● **EXTRACT TO READ**:

----

MTN Says It Continues to Engage BoG in the Interest of Economy

Mr Mupita in a picture with BoG Governor Dr Ernest Addison and his deputies

Accra, Ghana//-The MTN Group President and CEO Ralph Mupita says MTN would continue to engage the Bank of Ghana (BoG) in the interest of the country’s economy.

Mr Mupita gave the assurance in a response to a question posed at a media engagement about concerns over repatriation of profit amongst other issues.

He explained: “We have ongoing discussions with the Bank of Ghana to ensure that we don’t repatriate the way that will disturb the Ghanaian currency”.

Currency repatriations

He noted: “We are not oblivious of the fact that we are into business that engage in dividend repatriation that may impact on the economy. Due to its high dependency.

Several multinationals engage in currency repatriations. The demand for foreign currency is too huge. We need them to buy goods and services from other foreign countries to keep our business operations going”.

For instance, we need to buy radios and we need to get them from China. We get radios for our network from ZTE or Huawei in China. So, in such transactions foreign currencies especially the US dollars are used, Mr Mupita explained.

The free fall of cedi has always been a thorny issue in the West African country due to its highly dependent on imports. This means that millions of cedis have to be exchanged for few foreign currencies particularly the U.S dollar and the British Pound Sterling for import of goods into the country.

According to the May 2022 Monetary Policy Committee (MPC) report of the BoG,  the Ghana Cedi depreciated by 15.6 percent against the US dollar, 13.1 percent against the Pound Sterling, and 13.6 percent against the Euro, during the first quarter of 2022.

It noted that from the beginning of April through 18th May 2022, there has been some moderation in the rate of depreciation. The Ghana Cedi depreciated by 0.2 percent against the US dollar, but appreciated by 5.7 percent against the Pound Sterling and 5.4 percent against the Euro, bringing the year-to-date depreciation against these currencies to 15.8 percent against the US dollar, 8.2 percent against the Pound Sterling, and 8.9 percent against the Euro.


Touching on the controversial tax on Electronic Transfers popularly known in Ghana as E-Levy, Mr Mupita said the company presently sees E-levy as a burden-sharing with Ghanaian government so as to address the current challenges facing the economy.

However, the MTN Group President and CEO who is in Ghana for the third time since he became the Group head in August 2020 noted that it is too early to determine the impact of the E-levy on the company’s operations. The company can only do so in six months’ time or more, Mr Mupita stated.

Current conditions won’t reduce our investing appetite

MTN Group which is Africa’s largest multinational telecoms company reiterated its commitment to investing more in Ghana in spite of the current difficult economic conditions.

“The current conditions won’t reduce our appetite to invest in long term sustainable business programmes so that in markets like Ghana every Ghanaian has the capacity to enjoy the benefit of market multiplier.

We don’t change that view. So, we must sustain the capital expenditure (capex). Yes, there are market pressures but we will help fix them”.

----

● **INPUT DATA**:
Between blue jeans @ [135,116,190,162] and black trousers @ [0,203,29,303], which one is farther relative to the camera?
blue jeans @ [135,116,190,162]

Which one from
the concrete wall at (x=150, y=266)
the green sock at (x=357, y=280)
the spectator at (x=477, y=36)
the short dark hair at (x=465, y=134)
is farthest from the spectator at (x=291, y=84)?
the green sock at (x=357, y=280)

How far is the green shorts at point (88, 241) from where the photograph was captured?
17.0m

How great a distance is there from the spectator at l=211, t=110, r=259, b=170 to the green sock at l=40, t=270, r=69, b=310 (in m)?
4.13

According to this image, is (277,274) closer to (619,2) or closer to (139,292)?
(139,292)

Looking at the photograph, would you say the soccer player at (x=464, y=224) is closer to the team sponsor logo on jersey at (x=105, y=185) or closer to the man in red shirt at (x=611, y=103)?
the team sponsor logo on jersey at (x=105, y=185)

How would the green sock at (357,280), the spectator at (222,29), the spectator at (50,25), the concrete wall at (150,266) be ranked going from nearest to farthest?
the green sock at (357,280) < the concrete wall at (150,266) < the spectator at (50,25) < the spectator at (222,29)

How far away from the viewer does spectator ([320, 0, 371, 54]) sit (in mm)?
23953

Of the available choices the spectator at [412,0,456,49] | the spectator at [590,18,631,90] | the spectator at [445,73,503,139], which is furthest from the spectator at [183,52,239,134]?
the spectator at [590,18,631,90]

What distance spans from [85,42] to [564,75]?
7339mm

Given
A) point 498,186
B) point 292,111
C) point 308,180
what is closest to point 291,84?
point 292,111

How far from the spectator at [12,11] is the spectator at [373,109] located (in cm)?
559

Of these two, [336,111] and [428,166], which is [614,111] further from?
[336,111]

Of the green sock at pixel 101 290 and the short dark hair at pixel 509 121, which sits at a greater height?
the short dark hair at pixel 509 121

----

● **EXERCISE AIM**: Please state when Ralph Mupita became the MTN Group head, according to the article on MTN and the Bank of Ghana. The rows are not needed for anything here.

● **THE ANSWER**: August 2020